Opciones de recuperación de macOS

Cuando tu Mac se queda colgado, no termina de arrancar o empiezas a notar fallos raros en el sistema, el modo de recuperación de macOS se convierte en tu mejor aliado. Es una especie de salvavidas integrado que Apple incluye en todos sus equipos y que te permite reparar discos, reinstalar el sistema, restaurar copias de seguridad e incluso navegar por Internet para buscar soluciones sin necesidad de arrancar el macOS habitual.

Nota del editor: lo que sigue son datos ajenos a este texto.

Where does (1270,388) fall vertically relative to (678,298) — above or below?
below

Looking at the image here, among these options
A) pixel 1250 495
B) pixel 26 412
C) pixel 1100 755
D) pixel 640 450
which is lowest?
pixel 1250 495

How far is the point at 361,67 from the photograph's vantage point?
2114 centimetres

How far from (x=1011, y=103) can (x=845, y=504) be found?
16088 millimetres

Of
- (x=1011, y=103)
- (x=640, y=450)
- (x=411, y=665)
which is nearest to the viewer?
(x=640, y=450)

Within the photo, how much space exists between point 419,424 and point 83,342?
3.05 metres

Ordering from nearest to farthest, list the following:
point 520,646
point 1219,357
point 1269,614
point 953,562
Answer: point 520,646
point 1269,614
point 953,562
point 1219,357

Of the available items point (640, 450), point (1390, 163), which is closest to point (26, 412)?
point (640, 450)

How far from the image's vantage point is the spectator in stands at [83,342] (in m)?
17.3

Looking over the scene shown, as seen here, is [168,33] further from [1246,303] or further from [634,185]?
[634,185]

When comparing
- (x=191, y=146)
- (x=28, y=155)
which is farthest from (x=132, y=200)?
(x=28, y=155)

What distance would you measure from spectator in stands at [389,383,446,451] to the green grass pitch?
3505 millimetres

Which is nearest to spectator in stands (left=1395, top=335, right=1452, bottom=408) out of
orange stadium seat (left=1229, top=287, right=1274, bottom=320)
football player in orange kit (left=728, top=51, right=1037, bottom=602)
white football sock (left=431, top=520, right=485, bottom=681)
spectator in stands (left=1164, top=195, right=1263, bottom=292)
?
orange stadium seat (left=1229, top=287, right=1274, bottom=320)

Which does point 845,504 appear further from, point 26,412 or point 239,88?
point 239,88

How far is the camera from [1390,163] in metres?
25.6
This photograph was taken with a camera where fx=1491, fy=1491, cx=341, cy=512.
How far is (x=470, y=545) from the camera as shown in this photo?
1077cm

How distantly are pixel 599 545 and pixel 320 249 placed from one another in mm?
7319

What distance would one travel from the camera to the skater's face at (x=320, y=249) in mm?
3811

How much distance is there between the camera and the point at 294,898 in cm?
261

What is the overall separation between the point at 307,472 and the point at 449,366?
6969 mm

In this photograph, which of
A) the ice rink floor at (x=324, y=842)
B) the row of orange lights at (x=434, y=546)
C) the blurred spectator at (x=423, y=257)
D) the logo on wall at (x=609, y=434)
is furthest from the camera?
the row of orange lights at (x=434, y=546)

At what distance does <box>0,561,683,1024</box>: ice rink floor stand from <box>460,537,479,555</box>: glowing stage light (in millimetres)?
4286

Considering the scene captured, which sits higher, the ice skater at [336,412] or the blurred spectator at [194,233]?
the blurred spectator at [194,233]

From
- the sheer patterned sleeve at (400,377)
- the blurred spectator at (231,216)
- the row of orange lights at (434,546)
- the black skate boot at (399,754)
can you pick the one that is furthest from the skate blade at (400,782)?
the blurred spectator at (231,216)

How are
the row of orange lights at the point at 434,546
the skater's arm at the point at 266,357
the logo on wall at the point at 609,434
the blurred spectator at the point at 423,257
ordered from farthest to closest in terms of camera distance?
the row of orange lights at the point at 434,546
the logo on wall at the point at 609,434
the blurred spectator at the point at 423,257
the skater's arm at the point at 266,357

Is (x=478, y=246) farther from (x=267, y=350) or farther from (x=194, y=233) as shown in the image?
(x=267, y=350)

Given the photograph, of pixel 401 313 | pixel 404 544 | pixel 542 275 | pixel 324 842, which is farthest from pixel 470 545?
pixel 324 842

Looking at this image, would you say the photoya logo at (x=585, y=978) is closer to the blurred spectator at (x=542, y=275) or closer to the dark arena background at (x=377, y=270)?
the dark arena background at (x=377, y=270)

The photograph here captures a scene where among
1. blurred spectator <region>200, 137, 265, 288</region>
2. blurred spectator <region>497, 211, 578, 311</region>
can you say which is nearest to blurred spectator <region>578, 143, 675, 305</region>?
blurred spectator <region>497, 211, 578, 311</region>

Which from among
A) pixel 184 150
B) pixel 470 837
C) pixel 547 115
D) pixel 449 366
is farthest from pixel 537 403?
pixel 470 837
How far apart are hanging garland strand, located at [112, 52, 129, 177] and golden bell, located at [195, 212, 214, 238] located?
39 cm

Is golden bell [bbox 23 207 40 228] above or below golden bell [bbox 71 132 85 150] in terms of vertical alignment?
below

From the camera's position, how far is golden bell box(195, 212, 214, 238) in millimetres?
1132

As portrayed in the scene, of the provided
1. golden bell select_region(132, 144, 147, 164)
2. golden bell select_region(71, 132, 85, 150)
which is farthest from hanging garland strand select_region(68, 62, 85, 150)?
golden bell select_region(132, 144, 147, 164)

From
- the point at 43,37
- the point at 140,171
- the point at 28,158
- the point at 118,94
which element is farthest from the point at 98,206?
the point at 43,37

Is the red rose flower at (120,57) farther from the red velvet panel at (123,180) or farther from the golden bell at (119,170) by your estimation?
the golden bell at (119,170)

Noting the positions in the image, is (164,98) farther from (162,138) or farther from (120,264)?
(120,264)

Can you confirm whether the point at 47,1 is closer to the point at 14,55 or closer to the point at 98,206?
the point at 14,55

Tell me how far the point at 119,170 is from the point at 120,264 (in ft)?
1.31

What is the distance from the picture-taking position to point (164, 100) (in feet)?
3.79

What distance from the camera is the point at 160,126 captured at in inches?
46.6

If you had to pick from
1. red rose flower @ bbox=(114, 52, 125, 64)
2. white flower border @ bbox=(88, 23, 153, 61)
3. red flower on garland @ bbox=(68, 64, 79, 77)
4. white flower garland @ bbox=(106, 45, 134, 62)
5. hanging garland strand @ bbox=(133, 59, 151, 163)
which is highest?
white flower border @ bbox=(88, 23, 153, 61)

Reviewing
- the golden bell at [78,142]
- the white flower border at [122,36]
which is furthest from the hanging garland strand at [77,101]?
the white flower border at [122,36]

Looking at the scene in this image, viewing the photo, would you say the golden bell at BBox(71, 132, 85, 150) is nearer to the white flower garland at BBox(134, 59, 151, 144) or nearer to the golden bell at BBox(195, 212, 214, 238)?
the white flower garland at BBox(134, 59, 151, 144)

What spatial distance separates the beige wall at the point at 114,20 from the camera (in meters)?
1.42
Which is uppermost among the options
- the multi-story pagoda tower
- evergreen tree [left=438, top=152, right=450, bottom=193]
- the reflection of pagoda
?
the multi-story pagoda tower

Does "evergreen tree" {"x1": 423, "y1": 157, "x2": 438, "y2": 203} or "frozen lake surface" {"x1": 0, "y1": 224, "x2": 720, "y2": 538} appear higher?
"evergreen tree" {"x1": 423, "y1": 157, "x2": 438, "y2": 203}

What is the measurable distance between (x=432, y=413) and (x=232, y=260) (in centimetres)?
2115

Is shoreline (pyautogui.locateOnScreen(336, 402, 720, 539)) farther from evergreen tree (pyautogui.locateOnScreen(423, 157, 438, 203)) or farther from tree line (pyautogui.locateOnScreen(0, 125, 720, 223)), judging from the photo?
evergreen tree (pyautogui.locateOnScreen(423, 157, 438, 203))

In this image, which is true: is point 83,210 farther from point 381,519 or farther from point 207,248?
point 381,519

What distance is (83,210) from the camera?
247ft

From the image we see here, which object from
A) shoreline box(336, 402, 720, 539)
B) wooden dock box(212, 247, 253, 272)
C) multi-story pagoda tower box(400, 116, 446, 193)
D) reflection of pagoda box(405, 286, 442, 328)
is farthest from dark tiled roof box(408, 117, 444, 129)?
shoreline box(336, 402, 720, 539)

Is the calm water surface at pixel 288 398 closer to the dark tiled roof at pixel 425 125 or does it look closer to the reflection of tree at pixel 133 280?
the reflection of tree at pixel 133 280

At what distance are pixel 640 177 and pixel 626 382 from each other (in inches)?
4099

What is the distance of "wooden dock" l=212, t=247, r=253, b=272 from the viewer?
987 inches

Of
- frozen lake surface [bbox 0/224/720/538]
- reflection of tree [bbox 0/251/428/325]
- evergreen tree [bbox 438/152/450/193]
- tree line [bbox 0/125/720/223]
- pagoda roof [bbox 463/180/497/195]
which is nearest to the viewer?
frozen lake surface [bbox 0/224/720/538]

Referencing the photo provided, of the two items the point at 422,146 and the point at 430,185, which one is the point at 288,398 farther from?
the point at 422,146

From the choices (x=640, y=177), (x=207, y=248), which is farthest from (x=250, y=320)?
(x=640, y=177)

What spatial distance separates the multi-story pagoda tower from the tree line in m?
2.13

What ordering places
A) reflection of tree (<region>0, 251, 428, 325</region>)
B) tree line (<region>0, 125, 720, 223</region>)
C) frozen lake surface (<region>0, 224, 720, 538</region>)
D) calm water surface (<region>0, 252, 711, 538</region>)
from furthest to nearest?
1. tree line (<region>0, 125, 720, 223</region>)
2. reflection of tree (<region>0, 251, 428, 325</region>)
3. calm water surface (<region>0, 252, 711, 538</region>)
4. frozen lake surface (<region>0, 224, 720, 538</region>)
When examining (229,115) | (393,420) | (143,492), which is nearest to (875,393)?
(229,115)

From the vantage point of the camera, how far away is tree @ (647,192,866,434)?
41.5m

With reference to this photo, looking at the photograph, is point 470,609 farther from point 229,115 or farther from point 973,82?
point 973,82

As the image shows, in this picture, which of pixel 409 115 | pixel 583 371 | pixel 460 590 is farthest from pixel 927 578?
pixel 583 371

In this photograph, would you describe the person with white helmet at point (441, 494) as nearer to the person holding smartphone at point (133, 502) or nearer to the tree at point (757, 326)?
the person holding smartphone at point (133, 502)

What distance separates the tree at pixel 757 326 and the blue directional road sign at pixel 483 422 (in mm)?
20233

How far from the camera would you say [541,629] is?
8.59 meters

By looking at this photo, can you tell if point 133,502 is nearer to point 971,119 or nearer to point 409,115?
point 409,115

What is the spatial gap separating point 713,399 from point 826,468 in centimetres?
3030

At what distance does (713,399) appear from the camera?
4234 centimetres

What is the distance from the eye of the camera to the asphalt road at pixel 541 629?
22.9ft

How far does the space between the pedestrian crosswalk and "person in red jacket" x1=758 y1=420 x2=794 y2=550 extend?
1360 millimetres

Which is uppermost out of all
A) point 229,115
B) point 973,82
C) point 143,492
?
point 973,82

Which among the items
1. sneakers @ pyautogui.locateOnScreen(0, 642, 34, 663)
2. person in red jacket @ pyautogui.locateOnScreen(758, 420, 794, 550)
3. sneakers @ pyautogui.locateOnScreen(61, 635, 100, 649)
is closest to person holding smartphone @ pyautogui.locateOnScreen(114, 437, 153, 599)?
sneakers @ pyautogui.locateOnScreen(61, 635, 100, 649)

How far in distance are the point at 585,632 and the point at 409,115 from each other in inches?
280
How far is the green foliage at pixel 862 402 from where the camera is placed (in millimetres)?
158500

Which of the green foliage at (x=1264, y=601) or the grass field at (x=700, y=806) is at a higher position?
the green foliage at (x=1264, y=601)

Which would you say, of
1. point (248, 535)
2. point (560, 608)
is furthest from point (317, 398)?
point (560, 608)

Dominar las opciones de recuperación en macOS no es solo cosa de técnicos; cualquier usuario puede aprovecharlas para salir de un apuro, preparar un Mac para venderlo o recuperar una instalación dañada. A lo largo de esta guía vas a ver, con detalle y sin rodeos, cómo entrar en el modo recuperación en Mac con chip Intel y con Apple Silicon, qué utilidades ofrece, qué combinaciones de teclas existen y qué problemas típicos pueden aparecer, además de algunos consejos extra para minimizar riesgos y evitar perder datos.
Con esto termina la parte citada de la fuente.